Vancouver Enforcing Agreements Family Lawyers – Repudiation By Subsequent Conduct Rare
 It is rare for subsequent conduct to amount to a repudiation of a settlement agreement: Fieguth [Fieguth v. Acklands Ltd. (1989), 37 B.C.L.R. (2d) 62 (C.A.)] at 72. For example, while insisting upon an excessive release may evidence an unwillingness to be bound, the mere proffer of such a release does not necessarily have this effect. On the contrary, as Chief Justice McEachern explained in Fieguth at 70, 72:
… [Unless otherwise agreed] either party is entitled to submit whatever releases or other documentation he thinks appropriate.

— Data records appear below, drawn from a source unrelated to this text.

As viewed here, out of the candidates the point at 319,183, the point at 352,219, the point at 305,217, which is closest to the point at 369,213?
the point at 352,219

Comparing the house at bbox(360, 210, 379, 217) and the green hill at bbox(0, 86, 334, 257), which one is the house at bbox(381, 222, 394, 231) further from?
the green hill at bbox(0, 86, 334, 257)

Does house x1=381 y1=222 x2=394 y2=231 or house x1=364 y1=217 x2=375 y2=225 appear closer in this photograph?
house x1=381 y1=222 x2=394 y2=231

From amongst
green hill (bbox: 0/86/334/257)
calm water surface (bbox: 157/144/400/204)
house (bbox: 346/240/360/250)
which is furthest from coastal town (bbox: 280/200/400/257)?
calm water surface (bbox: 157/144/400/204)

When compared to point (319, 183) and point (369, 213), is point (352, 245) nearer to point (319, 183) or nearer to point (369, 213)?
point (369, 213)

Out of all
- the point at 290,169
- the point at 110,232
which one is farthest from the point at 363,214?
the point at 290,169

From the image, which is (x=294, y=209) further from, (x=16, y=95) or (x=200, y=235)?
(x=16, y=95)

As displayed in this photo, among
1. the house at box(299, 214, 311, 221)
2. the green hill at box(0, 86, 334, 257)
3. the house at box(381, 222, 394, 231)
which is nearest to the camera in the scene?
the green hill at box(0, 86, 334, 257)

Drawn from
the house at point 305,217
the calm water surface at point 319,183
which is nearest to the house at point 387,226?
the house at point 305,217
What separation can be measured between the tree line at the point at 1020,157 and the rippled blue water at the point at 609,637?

Ordinary business and professional practice cannot be equated to a game of checkers where a player is conclusively presumed to have made his move the moment he removes his hand from the piece. One can tender whatever documents he thinks appropriate without rescinding the settlement agreement. If such documents are accepted and executed and returned then the contract, which has been executory, becomes executed. If the documents are not accepted then there must be further discussion but neither party is released or discharged unless the other party has demonstrated an unwillingness to be bound by the agreement by insisting upon terms or conditions which have not been agreed upon or are not reasonably implied in these circumstances.
It should not be thought that every disagreement over documentation consequent upon a settlement, even if insisted upon, amounts to a repudiation of a settlement. Many such settlements are very complicated, such as structured settlements, and the deal is usually struck before the documentation can be completed. In such cases the settlement will be binding if there is agreement on the essential terms. When disputes arise in this connection the question will seldom be one of repudiation as the test cited above is a strict one… It will be rare for conduct subsequent to a settlement agreement to amount to repudiation.

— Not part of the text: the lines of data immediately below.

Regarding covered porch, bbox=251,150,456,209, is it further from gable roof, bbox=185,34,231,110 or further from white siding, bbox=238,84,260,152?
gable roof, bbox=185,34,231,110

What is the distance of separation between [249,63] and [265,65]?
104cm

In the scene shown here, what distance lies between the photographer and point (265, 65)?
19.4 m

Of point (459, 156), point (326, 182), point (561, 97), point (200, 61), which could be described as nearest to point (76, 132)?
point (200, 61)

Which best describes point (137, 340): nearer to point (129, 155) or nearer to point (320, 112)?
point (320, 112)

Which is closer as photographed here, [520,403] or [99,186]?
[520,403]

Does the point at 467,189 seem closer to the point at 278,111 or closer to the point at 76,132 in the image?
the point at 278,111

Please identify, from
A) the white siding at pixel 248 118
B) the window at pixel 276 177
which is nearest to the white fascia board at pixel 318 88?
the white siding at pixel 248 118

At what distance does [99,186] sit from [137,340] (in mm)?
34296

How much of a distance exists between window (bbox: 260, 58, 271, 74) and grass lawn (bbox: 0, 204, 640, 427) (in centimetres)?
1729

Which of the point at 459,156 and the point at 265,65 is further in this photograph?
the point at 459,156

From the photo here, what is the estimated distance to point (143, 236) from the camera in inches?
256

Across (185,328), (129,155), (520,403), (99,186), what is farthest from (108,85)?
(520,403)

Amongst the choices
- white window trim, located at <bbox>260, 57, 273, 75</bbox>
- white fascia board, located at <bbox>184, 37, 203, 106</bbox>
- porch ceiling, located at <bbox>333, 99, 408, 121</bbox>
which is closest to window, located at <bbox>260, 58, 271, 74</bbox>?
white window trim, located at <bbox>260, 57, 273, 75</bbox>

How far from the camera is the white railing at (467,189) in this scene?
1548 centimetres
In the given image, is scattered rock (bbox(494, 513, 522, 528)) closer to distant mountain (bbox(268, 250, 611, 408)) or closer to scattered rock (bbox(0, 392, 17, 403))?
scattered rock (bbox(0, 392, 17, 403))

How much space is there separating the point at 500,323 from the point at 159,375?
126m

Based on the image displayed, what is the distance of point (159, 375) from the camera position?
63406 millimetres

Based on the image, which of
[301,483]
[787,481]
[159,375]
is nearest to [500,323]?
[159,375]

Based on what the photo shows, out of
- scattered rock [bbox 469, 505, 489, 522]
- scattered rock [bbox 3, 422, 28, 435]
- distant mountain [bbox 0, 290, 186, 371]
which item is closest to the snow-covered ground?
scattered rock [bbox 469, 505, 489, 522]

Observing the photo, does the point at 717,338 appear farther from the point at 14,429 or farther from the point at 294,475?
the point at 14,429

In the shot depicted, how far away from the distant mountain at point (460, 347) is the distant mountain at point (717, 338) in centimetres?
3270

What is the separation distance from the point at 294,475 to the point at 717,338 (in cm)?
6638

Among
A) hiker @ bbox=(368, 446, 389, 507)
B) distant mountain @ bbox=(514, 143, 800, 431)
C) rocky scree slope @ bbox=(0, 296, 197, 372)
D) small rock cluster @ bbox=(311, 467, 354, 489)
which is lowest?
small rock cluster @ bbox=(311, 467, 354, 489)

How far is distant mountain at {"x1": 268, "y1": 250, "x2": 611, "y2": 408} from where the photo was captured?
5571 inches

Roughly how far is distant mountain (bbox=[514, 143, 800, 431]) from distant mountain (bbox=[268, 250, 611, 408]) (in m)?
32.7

 I agree with the respondent that the December 2, 2015 letter does not evince an intention to refuse to perform the contractual obligations, let alone meet the “clear and unequivocal” standard required by the jurisprudence: Kuo at para. 40.
Vancouver Enforcing Agreements Family Lawyers – Draft Documents That Are Not Accepted Doesn’t Mean No Deal
 It would be rare for post-settlement conduct to amount to repudiation or anticipatory breach. As the respondent correctly notes, where an agreement has been reached, but the release has yet to be finalized, the tendering of draft release documents to the other party which are ultimately not accepted will not generally amount to repudiation: see Fieguth.